__GIVEN DATA__

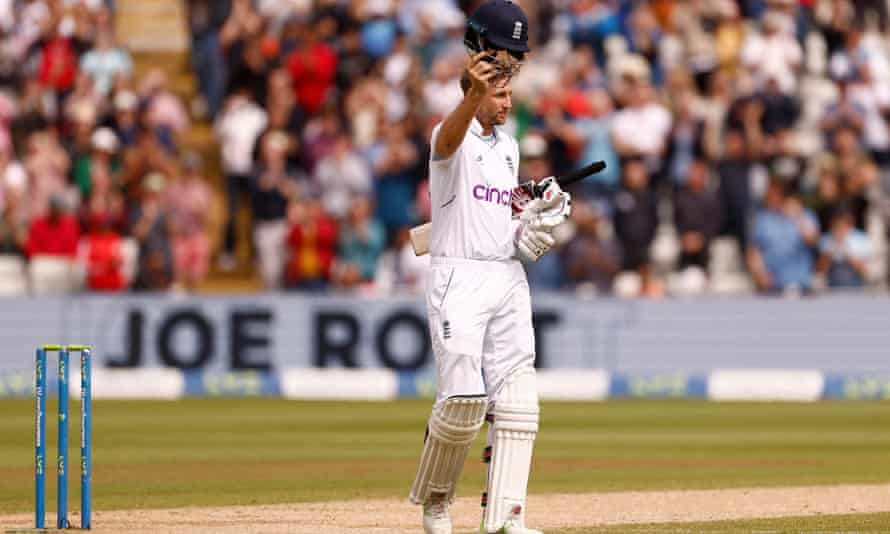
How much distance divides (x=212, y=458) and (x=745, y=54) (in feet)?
31.2

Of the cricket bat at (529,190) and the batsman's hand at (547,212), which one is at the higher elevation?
the cricket bat at (529,190)

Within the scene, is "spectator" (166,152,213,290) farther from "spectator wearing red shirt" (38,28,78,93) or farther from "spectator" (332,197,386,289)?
"spectator wearing red shirt" (38,28,78,93)

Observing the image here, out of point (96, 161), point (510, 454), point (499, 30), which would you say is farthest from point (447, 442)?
point (96, 161)

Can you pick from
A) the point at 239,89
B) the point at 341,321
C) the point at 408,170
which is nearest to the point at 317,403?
the point at 341,321

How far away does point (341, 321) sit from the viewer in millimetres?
18609

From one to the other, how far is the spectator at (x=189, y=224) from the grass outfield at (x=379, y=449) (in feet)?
5.34

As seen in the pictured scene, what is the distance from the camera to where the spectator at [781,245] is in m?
18.5

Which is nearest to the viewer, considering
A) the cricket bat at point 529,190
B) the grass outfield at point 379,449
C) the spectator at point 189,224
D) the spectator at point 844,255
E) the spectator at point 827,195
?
the cricket bat at point 529,190

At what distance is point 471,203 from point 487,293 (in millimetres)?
360

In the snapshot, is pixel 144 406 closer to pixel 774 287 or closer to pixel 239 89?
pixel 239 89

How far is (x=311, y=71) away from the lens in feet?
65.2

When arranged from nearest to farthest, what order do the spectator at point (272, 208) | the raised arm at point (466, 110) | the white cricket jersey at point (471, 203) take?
1. the raised arm at point (466, 110)
2. the white cricket jersey at point (471, 203)
3. the spectator at point (272, 208)

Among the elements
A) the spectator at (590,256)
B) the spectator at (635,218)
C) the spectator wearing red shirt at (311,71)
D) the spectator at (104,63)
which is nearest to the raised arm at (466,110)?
the spectator at (590,256)

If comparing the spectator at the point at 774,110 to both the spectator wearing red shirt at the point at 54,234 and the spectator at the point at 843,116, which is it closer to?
the spectator at the point at 843,116
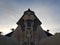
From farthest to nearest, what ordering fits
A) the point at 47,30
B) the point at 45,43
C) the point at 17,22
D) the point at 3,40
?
the point at 47,30, the point at 17,22, the point at 45,43, the point at 3,40

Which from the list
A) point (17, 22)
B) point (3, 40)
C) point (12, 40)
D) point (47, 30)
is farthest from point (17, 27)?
point (47, 30)

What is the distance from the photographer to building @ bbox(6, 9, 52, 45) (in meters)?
21.6

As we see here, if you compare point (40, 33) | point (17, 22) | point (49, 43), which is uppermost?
point (17, 22)

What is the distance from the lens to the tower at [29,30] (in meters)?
21.6

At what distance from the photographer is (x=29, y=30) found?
21500 millimetres

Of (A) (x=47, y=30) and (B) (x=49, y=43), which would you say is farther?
(A) (x=47, y=30)

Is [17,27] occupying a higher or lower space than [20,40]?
higher

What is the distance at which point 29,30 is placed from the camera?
2150 cm

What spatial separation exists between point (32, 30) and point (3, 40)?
3.95 meters

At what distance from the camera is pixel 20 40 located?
73.3 ft

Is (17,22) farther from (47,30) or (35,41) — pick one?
(47,30)

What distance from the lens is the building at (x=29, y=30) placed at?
21.6 metres

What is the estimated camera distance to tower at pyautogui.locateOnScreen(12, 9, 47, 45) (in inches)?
850

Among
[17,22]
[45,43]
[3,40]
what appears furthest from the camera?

__PROBLEM REQUIREMENTS__
Turn the entire listing above into a numbered list with one item per line. Skip the blank lines and leave out the pictures.

__RESULT OF THE TASK__
1. How much distance divides (x=212, y=458) and (x=745, y=54) (in feet)?
2. 31.2
3. Of the cricket bat at (529,190) and the batsman's hand at (547,212), which one is at the higher elevation?
4. the cricket bat at (529,190)
5. Within the scene, is "spectator" (166,152,213,290) farther from "spectator wearing red shirt" (38,28,78,93) or farther from "spectator" (332,197,386,289)?
6. "spectator wearing red shirt" (38,28,78,93)
7. Observing the image here, out of point (96, 161), point (510, 454), point (499, 30), which would you say is farthest from point (447, 442)?
8. point (96, 161)
9. Can you pick from
10. A) the point at 239,89
11. B) the point at 341,321
12. C) the point at 408,170
13. which is nearest to the point at 317,403?
14. the point at 341,321
15. How far away does point (341, 321) sit from the viewer in millimetres?
16. 18609
17. From one to the other, how far is the spectator at (x=189, y=224) from the grass outfield at (x=379, y=449) (in feet)?
18. 5.34
19. As seen in the pictured scene, what is the distance from the camera to where the spectator at [781,245] is in m?
20. 18.5
21. Which is nearest to the viewer, considering
22. A) the cricket bat at point 529,190
23. B) the grass outfield at point 379,449
24. C) the spectator at point 189,224
25. D) the spectator at point 844,255
26. E) the spectator at point 827,195
27. ?
28. the cricket bat at point 529,190
29. At what distance is point 471,203 from point 487,293 (in millimetres)?
30. 360
31. In the snapshot, is pixel 144 406 closer to pixel 774 287 or closer to pixel 239 89?
32. pixel 239 89
33. How far is (x=311, y=71) away from the lens in feet?
34. 65.2
35. When arranged from nearest to farthest, what order do the spectator at point (272, 208) | the raised arm at point (466, 110) | the white cricket jersey at point (471, 203) take?
36. 1. the raised arm at point (466, 110)
37. 2. the white cricket jersey at point (471, 203)
38. 3. the spectator at point (272, 208)
39. Among the elements
40. A) the spectator at (590,256)
41. B) the spectator at (635,218)
42. C) the spectator wearing red shirt at (311,71)
43. D) the spectator at (104,63)
44. which is nearest to the raised arm at (466,110)?
45. the spectator at (590,256)
46. If comparing the spectator at the point at 774,110 to both the spectator wearing red shirt at the point at 54,234 and the spectator at the point at 843,116, which is it closer to?
47. the spectator at the point at 843,116
48. From farthest to nearest, what ordering fits
49. A) the point at 47,30
50. B) the point at 45,43
51. C) the point at 17,22
52. D) the point at 3,40
53. ?
54. the point at 47,30, the point at 17,22, the point at 45,43, the point at 3,40
55. Which from the list
56. A) point (17, 22)
57. B) point (3, 40)
58. C) point (12, 40)
59. D) point (47, 30)
60. is farthest from point (17, 27)?
61. point (47, 30)
62. What is the distance from the photographer to building @ bbox(6, 9, 52, 45) (in meters)?
63. 21.6
64. As we see here, if you compare point (40, 33) | point (17, 22) | point (49, 43), which is uppermost?
65. point (17, 22)
66. What is the distance from the lens to the tower at [29,30] (in meters)?
67. 21.6
68. At what distance from the photographer is (x=29, y=30) found?
69. 21500 millimetres
70. Of (A) (x=47, y=30) and (B) (x=49, y=43), which would you say is farther?
71. (A) (x=47, y=30)
72. Is [17,27] occupying a higher or lower space than [20,40]?
73. higher
74. What is the distance at which point 29,30 is placed from the camera?
75. 2150 cm
76. What spatial separation exists between point (32, 30) and point (3, 40)?
77. 3.95 meters
78. At what distance from the camera is pixel 20 40 located?
79. 73.3 ft
80. Is (17,22) farther from (47,30) or (35,41) — pick one?
81. (47,30)
82. What distance from the lens is the building at (x=29, y=30) placed at?
83. 21.6 metres
84. What is the estimated camera distance to tower at pyautogui.locateOnScreen(12, 9, 47, 45) (in inches)?
85. 850
86. Among
87. [17,22]
88. [45,43]
89. [3,40]
90. what appears furthest from the camera?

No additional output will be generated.